One interesting use of MDI was in the early Opera browser, that carried forwards into Opera 12.

And Vivaldi has inherited some of that, in that you can create a tab group, and then have that group tiled inside a single view.

> Still, I wonder if there is still a place for MDI that we are missing out on because it is out of style.

Image editing is the obvious example. Most image editors use tabs and this is annoying because you often want to have multiple images visible at the same time - especially when you are painting something and want to have references or have a palette in a separate window that you pick colors from. Also it is useful to have two or more views of the same image in different zoom levels visible at the same time (some applications provide a special case for this, but really is just a hack for not having true MDI).

FWIW Krita has a MDI mode, although it implements the functionality itself (well, Qt does it, but that is details) and it is sub-par to the native functionality (e.g. when moving or resizing windows you always get an outline like in Win3.1 instead of having the window follow the mouse).

Another example is chat programs - i always loved how i could tile multiple channel windows in mIRC, for example (all other - graphical - IRC clients i've used over the years only allow a single channel to be visible).
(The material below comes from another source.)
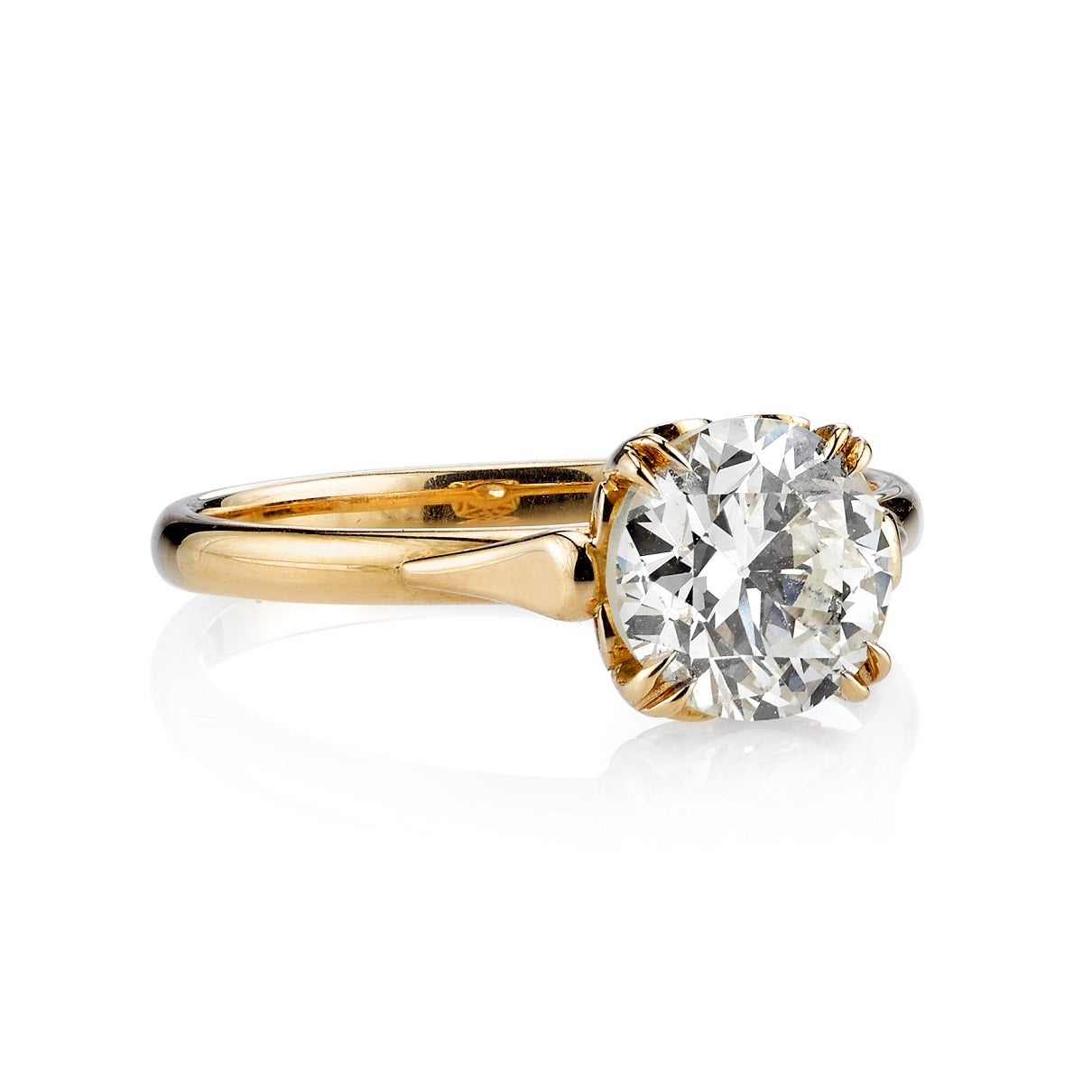 1.57ct N/VS old European cut diamond set in a handcrafted 18K yellow gold mounting. A classic solitaire design that features a intricate gallery.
Text editors are sometimes good, although this probably needs to be paired with a tabbed interface. But over the last few years i actually ended up using an old C compiler (Borland C... well, it also does C++ but i don't use that :-P), partly because of its compilation speed but also because i like the MDI interface [1] (although i dislike the ugly Vista theme... i think one of the reasons people stopped using MDI is because of how ugly the theme looks and how big and wasteful the window borders are) because i can overlap and move windows around.

Generally speaking i think whenever you want to have multiple views visible at the same time in a program with some elements of the program always visible (e.g. a toolbar, a property editor, etc), MDI is helpful. Docked and tabbed interfaces very often end up with elements being stretched and/or jumbled and forced to align with each other.

Of course some of that stuff could also be done with virtual desktops, but often it is useful to be able to take the entire "window group" and move it around in the screen or minimize it. Some window managers allow you to do such things though (e.g. in Window Maker - my favorite window manager - you can hide all the windows of a program in one go, select a bunch of windows and move them to different virtual desktops with the mouse wheel and move them around as a group).

Interestingly Mac OS X solves some of that by using the global menu bar as the static always-there element and the auto-hiding inspectors. Or at least did until some years ago, some of Apple's newer apps go for the docked panel approach whereas previously it would be a floating inspector.